As at 25 October 2023 (being the last practicable date before the publication of this document), there were options outstanding over 2,031,118 ordinary shares in the Company (which represent approximately 5.98 per cent of the issued ordinary share capital of the Company at that date). If the authority to purchase the Company's ordinary shares was exercised in full and those shares were subsequently cancelled, these options would represent approximately 6.65 per cent of the issued ordinary share capital of the Company.

The Directors consider that all of the resolutions set out in the document would be most likely to promote the success of the Company for the benefit of its members as a whole. The Directors will be voting in favour of all of the resolutions in respect of their own beneficial holdings amounting to approximately 0.8 per cent of the issued share capital of the Company; and unanimously recommend that you do so as well.

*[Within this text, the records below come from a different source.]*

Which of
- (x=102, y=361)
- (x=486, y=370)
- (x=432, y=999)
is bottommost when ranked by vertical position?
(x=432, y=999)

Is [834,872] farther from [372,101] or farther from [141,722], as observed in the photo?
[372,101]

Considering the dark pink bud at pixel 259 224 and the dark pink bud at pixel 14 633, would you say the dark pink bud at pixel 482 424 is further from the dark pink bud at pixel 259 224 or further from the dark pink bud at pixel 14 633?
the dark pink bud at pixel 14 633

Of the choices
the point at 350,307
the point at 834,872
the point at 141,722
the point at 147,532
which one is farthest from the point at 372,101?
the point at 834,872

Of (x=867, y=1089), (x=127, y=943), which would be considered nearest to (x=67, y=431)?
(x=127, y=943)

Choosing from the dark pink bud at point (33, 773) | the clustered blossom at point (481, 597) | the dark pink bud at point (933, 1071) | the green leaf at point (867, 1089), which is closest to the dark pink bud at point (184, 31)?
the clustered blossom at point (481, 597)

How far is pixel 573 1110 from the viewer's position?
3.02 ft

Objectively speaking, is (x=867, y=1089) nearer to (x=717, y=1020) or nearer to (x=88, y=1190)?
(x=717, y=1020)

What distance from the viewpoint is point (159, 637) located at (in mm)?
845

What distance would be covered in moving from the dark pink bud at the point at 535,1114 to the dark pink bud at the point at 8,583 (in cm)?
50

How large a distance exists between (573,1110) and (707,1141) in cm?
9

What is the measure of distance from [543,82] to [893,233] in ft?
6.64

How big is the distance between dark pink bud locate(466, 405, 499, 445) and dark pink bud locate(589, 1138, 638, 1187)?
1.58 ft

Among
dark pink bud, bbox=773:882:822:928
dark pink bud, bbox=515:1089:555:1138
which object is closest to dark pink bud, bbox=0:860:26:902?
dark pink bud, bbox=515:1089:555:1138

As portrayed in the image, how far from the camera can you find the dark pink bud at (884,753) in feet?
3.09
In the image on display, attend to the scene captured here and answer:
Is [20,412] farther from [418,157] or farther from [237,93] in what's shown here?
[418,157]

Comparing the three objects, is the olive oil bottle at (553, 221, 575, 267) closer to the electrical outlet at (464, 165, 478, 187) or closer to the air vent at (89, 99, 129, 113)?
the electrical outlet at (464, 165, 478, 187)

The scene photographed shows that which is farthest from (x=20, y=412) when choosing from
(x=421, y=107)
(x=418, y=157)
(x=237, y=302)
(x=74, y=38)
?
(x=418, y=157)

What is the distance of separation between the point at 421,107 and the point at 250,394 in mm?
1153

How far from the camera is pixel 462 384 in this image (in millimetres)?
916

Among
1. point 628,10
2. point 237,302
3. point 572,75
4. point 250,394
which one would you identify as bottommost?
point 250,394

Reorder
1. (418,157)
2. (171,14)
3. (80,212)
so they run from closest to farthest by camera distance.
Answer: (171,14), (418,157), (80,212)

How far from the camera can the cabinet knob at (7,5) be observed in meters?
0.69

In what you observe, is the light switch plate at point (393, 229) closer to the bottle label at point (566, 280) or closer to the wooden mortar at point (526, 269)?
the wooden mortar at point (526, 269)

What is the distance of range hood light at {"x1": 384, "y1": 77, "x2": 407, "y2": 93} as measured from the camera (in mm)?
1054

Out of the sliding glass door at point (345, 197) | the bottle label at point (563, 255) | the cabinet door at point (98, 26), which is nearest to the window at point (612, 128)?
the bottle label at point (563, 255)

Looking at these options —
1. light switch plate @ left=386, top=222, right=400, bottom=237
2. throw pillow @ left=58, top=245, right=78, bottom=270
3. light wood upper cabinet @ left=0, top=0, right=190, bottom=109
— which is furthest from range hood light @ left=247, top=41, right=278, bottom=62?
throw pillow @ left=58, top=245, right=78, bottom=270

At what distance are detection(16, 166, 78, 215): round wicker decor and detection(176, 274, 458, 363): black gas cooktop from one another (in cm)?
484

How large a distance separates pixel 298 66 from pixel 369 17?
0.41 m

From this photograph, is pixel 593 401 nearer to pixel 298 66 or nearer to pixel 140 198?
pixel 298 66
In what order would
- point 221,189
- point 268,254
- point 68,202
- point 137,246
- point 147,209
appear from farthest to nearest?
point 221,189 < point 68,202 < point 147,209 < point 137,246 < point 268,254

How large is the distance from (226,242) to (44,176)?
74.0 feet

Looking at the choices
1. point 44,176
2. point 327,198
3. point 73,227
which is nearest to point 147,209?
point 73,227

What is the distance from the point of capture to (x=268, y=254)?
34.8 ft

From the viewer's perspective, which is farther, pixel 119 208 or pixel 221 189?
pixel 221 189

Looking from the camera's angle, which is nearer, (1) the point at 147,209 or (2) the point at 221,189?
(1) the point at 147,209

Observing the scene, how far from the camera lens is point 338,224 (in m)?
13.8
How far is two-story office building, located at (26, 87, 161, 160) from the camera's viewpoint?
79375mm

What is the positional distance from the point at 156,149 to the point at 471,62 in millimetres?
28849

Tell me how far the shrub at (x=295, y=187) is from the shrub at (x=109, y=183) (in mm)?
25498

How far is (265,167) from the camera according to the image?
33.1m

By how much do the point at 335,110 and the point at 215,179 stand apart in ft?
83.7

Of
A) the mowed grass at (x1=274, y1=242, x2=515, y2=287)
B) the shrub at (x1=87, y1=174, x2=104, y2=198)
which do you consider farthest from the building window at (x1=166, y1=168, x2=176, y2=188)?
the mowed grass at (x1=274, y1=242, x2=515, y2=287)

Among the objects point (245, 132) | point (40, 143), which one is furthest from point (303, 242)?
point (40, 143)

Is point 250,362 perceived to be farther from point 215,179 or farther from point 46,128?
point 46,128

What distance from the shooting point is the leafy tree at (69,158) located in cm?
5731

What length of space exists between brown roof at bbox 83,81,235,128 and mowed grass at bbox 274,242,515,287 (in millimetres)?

LETTER FROM THE NON-EXECUTIVE CHAIR (continued)

Action to be taken

If you would like to vote on the resolutions set out in the Notice but cannot come to the AGM, please appoint a proxy or proxies:

  • by completing the Proxy Form enclosed with this document and returning it to our registrars, Equiniti Limited, together with the power of attorney or other authority (if any) under which it is signed, by hand (during normal business hours) to Equiniti Limited, Aspect House, Spencer Road, Lancing, West Sussex BN99 6DA, or in the pre-paid envelope provided;
  • electronically at www.sharevote.co.uk; or
  • (if you are a CREST member) through the CREST electronic proxy appointment service using the procedures described in the CREST Manual. CREST messages must be received by the issuer's agent (CREST ID RA19) by no later than 2:00 p.m. on 29 November 2023.

For proxy appointments to be valid, they must be received by 2:00 p.m. on 29 November 2023. Further details relating to voting by proxy are set out in the notes to the Notice.